Visiting Tama, I saw firsthand how climate disasters affect entire communities living at the margins. But it’s the same all over the world: Poorer neighborhoods very often have too few trees and too much heat-absorbing concrete. This much we know from Dr. Angel Hsu, who uses remote sensing and satellite imagery to locate which urban residents are most vulnerable to both environmental problems and social isolation.

For example, when the heat wave struck Pakistan, Faisal Edhi, who oversees a rescue service in Karachi, told a Reuters reporter that “most of the dead brought to the morgue were working class factory workers who came from the low-income Landhi and Korangi areas.” Similarly in Washington, DC, “People who live in poorer, historically African American communities in Northeast and Southeast Washington, where many residents rent and have less ability to landscape or plant trees, are more at risk of heat-related illnesses than the people in more well-off communities.”

The implications of these ‘urban heat islands’ go beyond heat stroke. A study recently published in Nature found, matter of factly, that “higher temperatures increase suicide rates.” After analyzing decades’ worth of data in the United States and Mexico, researchers concluded that the relationship between extreme climate and mental health isn’t coincidental; it’s causal. They predict that if temperatures continue to increase at the present trajectory, then by 2050, as many as 26,000 people in the U.S. could die by climate-caused suicide.

If that sounds like fuzzy math, consider that after Hurricane Maria tore through Puerto Rico last year, the suicide rate there increased by nearly 30 percent. In August, a full year after Hurricane Maria, the Puerto Rican government released an update to the storm’s official death toll. Initially it was estimated to be 64. Now it’s 2,975. Tellingly, the same report found that “the risk of death was 45% higher” for those who lived in a poor community when the storm hit. Whether they’re natural or manmade, disasters show us who doesn’t count.

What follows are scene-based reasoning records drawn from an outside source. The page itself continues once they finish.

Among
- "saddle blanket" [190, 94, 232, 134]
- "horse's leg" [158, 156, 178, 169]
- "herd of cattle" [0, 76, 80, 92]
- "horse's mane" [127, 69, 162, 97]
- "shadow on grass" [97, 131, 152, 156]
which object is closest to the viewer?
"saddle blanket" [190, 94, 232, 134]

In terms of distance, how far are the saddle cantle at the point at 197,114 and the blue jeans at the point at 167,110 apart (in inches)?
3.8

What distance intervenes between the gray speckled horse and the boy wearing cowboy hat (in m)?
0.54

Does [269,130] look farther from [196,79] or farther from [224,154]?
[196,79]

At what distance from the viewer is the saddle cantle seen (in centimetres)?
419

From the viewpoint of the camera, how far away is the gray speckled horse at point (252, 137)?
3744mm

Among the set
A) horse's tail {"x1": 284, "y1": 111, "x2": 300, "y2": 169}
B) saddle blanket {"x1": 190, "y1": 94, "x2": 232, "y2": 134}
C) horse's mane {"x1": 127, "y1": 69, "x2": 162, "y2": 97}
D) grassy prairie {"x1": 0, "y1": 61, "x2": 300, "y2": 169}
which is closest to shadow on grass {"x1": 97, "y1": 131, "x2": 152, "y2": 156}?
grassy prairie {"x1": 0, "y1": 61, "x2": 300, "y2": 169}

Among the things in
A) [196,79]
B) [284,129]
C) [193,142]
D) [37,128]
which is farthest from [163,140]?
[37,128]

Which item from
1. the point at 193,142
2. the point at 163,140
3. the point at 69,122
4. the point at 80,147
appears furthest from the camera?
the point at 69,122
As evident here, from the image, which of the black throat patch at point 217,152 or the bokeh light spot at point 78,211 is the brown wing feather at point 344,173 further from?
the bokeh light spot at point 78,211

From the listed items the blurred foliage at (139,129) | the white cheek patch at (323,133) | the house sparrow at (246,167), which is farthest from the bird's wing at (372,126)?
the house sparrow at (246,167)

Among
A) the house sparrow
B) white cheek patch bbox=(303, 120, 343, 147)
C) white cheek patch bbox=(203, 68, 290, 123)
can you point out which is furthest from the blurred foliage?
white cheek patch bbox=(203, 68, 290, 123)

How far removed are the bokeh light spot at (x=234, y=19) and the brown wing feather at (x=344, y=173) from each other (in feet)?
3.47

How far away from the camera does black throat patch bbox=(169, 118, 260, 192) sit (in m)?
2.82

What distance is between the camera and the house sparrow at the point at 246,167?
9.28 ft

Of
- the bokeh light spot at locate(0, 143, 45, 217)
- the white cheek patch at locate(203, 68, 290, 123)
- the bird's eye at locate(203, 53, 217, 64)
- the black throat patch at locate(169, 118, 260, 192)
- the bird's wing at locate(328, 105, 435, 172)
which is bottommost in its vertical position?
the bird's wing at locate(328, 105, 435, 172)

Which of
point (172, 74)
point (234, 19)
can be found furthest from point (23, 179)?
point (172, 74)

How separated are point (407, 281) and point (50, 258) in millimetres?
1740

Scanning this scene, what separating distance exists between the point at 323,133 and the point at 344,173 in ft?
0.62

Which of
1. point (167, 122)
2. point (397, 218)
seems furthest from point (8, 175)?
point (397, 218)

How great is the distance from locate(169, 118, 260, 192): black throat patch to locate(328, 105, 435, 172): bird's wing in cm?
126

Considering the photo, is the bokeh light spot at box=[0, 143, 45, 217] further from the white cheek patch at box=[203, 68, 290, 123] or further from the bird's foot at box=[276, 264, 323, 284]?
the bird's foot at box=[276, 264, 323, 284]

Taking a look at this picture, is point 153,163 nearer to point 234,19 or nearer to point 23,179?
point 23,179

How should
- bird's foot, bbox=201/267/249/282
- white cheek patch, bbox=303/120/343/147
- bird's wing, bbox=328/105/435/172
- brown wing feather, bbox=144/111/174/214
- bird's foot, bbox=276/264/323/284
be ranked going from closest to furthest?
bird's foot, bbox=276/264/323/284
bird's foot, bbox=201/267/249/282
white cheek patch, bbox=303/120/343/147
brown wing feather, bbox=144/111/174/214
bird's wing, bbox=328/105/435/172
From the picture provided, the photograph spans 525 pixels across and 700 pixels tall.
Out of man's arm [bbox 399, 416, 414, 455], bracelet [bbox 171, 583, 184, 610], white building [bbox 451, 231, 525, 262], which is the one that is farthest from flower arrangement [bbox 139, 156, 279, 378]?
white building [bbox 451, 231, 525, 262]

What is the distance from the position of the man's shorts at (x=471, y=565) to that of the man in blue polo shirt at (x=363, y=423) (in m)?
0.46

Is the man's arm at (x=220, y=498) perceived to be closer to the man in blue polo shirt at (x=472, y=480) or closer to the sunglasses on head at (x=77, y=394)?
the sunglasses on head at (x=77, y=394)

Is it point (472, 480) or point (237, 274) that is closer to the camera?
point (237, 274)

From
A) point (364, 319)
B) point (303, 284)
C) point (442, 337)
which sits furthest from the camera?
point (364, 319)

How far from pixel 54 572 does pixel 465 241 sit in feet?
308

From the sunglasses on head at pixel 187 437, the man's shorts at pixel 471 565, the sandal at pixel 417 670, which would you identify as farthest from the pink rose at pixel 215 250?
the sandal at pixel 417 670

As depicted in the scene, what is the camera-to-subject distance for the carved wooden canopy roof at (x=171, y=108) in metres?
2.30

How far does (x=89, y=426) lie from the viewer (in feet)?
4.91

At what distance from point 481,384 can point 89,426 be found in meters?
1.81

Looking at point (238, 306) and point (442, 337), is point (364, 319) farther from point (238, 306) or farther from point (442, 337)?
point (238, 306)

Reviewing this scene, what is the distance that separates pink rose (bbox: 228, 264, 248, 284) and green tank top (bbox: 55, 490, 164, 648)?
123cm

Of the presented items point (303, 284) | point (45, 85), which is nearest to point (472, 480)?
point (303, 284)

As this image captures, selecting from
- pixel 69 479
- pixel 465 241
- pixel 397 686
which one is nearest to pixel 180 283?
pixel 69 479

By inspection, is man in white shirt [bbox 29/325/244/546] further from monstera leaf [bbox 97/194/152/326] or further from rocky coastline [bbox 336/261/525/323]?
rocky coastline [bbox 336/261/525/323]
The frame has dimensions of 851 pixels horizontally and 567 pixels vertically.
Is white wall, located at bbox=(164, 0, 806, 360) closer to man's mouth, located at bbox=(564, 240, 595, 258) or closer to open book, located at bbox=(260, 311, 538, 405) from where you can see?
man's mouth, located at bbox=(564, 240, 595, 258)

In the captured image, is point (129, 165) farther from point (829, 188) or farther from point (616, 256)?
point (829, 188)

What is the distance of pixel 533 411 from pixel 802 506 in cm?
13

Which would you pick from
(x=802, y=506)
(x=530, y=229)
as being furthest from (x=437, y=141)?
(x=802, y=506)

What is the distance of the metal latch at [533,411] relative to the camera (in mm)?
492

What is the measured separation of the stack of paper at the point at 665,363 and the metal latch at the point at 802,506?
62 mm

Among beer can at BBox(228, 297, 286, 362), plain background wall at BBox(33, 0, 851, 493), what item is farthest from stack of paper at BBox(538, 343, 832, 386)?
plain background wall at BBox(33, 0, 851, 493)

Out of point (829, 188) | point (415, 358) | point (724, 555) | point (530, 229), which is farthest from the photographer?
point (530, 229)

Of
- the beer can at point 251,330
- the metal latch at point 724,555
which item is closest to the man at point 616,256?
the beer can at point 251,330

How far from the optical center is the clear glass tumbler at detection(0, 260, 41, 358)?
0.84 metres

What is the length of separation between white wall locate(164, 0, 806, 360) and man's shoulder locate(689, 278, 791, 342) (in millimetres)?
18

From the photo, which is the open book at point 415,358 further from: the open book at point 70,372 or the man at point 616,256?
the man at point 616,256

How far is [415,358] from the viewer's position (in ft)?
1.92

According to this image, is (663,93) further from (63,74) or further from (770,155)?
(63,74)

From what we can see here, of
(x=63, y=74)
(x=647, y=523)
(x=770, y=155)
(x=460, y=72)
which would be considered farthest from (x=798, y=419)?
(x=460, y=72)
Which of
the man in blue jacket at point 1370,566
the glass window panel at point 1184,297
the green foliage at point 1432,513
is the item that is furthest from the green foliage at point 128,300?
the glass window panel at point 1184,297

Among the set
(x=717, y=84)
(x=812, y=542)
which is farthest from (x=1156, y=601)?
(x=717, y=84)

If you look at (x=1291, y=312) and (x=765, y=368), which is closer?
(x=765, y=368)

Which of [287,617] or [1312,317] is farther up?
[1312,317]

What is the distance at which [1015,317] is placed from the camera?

Just last month, Hurricane Florence swept through South Carolina, killing at least 37 people. Among them were two female mental-health patients who, inexplicably, were being transferred to a different hospital in the middle of the storm. According to a statement from local police, their escorts abandoned them when the flooding began. Both patients drowned. They were found chained inside the back of the van.

Whether we believe it or not, we tend to talk about climate change as a kind of equalizer. But global warming, rising seas, and severe weather do not make us equal. Support, care, and love make us equal. We should take care of each other, and of Mother Nature, not because we’re all in the same boat, but precisely because some of us are already at the bottom of the well.